Challenge:
Recast every line of the entries below as a JSON list of strings, one string per line, and skip blank lines.

begin Listing

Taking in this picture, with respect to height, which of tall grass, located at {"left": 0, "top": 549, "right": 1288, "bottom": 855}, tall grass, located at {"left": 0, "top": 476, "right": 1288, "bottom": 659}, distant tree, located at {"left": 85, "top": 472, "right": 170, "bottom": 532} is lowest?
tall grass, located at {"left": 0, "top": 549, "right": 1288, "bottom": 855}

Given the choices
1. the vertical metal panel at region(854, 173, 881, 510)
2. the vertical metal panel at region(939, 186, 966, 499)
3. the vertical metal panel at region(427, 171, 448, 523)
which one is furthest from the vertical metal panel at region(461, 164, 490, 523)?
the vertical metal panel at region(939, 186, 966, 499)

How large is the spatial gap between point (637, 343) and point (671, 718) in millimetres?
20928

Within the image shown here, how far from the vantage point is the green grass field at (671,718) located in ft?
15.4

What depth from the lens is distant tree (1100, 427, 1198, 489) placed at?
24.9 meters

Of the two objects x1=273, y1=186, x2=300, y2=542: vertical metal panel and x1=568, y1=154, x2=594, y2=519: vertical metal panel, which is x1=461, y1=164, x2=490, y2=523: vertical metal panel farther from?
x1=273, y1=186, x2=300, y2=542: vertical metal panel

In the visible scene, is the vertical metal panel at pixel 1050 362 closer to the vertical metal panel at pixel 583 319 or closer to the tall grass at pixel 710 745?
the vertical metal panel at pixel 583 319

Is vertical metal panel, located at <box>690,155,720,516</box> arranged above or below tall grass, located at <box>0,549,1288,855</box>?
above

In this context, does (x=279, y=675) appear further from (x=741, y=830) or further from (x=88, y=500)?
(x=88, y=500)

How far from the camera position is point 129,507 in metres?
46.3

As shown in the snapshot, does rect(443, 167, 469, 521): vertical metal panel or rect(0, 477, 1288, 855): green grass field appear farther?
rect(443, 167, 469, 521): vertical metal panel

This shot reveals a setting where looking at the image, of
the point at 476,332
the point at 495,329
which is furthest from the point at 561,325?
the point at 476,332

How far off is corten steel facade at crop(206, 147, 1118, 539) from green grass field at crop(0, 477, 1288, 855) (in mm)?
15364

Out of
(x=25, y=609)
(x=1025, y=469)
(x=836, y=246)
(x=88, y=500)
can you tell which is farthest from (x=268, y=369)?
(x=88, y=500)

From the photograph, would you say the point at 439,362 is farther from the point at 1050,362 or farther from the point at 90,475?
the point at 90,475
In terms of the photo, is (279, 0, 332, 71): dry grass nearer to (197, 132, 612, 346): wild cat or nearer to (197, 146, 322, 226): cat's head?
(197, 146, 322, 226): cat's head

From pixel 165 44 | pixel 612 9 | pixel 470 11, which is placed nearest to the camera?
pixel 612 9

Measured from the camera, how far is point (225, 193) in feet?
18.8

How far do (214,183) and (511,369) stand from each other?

end Listing

Result of the task:
[
  "Taking in this picture, with respect to height, which of tall grass, located at {\"left\": 0, \"top\": 549, \"right\": 1288, \"bottom\": 855}, tall grass, located at {\"left\": 0, \"top\": 476, \"right\": 1288, \"bottom\": 659}, distant tree, located at {\"left\": 85, \"top\": 472, \"right\": 170, \"bottom\": 532} is lowest?",
  "tall grass, located at {\"left\": 0, \"top\": 549, \"right\": 1288, \"bottom\": 855}",
  "Given the choices",
  "1. the vertical metal panel at region(854, 173, 881, 510)",
  "2. the vertical metal panel at region(939, 186, 966, 499)",
  "3. the vertical metal panel at region(427, 171, 448, 523)",
  "which one is furthest from the vertical metal panel at region(461, 164, 490, 523)?",
  "the vertical metal panel at region(939, 186, 966, 499)",
  "How large is the spatial gap between point (637, 343) and point (671, 718) in millimetres?",
  "20928",
  "Within the image shown here, how far from the vantage point is the green grass field at (671,718) located in ft?",
  "15.4",
  "What depth from the lens is distant tree (1100, 427, 1198, 489) placed at?",
  "24.9 meters",
  "Of the two objects x1=273, y1=186, x2=300, y2=542: vertical metal panel and x1=568, y1=154, x2=594, y2=519: vertical metal panel, which is x1=461, y1=164, x2=490, y2=523: vertical metal panel farther from?",
  "x1=273, y1=186, x2=300, y2=542: vertical metal panel",
  "In the visible scene, is the vertical metal panel at pixel 1050 362 closer to the vertical metal panel at pixel 583 319 or closer to the tall grass at pixel 710 745?",
  "the vertical metal panel at pixel 583 319",
  "Is vertical metal panel, located at <box>690,155,720,516</box> arranged above or below tall grass, located at <box>0,549,1288,855</box>?",
  "above",
  "In this context, does (x=279, y=675) appear further from (x=741, y=830) or further from (x=88, y=500)?",
  "(x=88, y=500)",
  "How far from the camera position is point 129,507 in metres?",
  "46.3",
  "As shown in the snapshot, does rect(443, 167, 469, 521): vertical metal panel or rect(0, 477, 1288, 855): green grass field appear farther?",
  "rect(443, 167, 469, 521): vertical metal panel",
  "This shot reveals a setting where looking at the image, of",
  "the point at 476,332",
  "the point at 495,329",
  "which is furthest from the point at 561,325?",
  "the point at 476,332",
  "How far off is corten steel facade at crop(206, 147, 1118, 539) from green grass field at crop(0, 477, 1288, 855) (in mm)?",
  "15364",
  "Out of",
  "(x=25, y=609)",
  "(x=1025, y=469)",
  "(x=836, y=246)",
  "(x=88, y=500)",
  "can you tell which is farthest from (x=268, y=369)?",
  "(x=88, y=500)",
  "From the photograph, would you say the point at 439,362 is farther from the point at 1050,362 or farther from the point at 90,475?",
  "the point at 90,475",
  "In terms of the photo, is (279, 0, 332, 71): dry grass nearer to (197, 132, 612, 346): wild cat or nearer to (197, 146, 322, 226): cat's head?",
  "(197, 146, 322, 226): cat's head",
  "From pixel 165 44 | pixel 612 9 | pixel 470 11, which is placed nearest to the camera?",
  "pixel 612 9",
  "Measured from the camera, how far is point (225, 193) in feet?",
  "18.8",
  "How far do (214,183) and (511,369) stand from each other?"
]